What is the Unicode guidance regarding the use of a BOM as a UTF-8 encoding signature?
Karl Williamson
public at khwilliamson.com
Sun Jun 7 14:29:50 CDT 2020
On 6/5/20 9:53 PM, Jonathan Rosenne via Unicode wrote:
> I am curious about how your code would work with CP1255 or CP1256?
>
> Best Regards,
>
> Jonathan Rosenne
Send me a few problematic strings, and I'll check them out
>
> -----Original Message-----
> From: Unicode [mailto:unicode-bounces at unicode.org] On Behalf Of Karl Williamson via Unicode
> Sent: Saturday, June 6, 2020 6:29 AM
> To: Shawn Steele; Tom Honermann
> Cc: Alisdair Meredith; Unicode Mail List
> Subject: Re: What is the Unicode guidance regarding the use of a BOM as a UTF-8 encoding signature?
>
> On 6/5/20 4:33 PM, Shawn Steele via Unicode wrote:
>> I’ve been recommending that people assume documents are UTF-8. If the
>> UTF-8 decoding fails, then consider falling back to some other
>> codepage. Pretty much all the other code pages would contain text that
>> would look like unexpected trail bytes, or lead bytes without trail
>> bytes, etc. One can anecdotally find single-word Latin examples that
>> break the pattern (Nestlé® IIRC), but if you want to think of accuracy
>> in terms of “9s”, then that pretty much has as many nines as you have
>> bytes of input data.
>
> I have code that attempts to distinguish between UTF-8 and CP1252
> inputs. It now does a pretty good job; no one has complained in several
> years. To do this, I resort to some "semantic" analysis of the input.

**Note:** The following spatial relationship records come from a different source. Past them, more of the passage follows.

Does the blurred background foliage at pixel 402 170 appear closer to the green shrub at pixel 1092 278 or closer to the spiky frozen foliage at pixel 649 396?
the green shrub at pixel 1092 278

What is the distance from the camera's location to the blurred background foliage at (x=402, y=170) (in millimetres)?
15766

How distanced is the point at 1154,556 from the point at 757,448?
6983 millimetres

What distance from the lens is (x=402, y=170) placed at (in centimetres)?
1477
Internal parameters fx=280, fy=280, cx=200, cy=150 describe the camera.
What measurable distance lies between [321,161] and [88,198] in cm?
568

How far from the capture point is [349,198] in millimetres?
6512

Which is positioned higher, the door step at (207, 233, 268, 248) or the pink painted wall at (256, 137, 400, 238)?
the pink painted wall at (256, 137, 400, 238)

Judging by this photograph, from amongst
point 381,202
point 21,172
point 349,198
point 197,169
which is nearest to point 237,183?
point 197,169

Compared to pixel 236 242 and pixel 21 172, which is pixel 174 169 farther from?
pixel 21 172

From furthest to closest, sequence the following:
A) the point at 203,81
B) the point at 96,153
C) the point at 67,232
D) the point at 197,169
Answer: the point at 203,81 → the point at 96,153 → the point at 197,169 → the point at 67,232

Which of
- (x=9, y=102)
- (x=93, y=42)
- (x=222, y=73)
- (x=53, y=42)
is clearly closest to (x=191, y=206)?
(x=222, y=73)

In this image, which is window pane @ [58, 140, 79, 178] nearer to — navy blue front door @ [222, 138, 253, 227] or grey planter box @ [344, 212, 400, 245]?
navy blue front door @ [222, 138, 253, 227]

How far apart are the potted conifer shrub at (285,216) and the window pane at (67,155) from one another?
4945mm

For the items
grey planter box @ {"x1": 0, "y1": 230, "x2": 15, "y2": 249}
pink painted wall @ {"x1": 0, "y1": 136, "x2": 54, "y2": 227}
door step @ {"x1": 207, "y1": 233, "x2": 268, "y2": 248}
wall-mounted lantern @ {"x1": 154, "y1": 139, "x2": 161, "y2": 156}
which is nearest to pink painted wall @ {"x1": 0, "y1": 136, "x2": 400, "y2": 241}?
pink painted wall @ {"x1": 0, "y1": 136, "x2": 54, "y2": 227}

> If it is syntactically valid UTF-8, but not a script run, it's not
> UTF-8. Likewise, the texts it will be subjected to are going to be in
> modern commercially-valuable scripts, so not IPA, for example. And it
> will be important characters, ones whose Age property is 1.1; text won't
> contain C1 controls. CP1252 is harder than plain ASCII/Latin1/C1
> because manyh of the C1 controls are co-opted for graphic characters.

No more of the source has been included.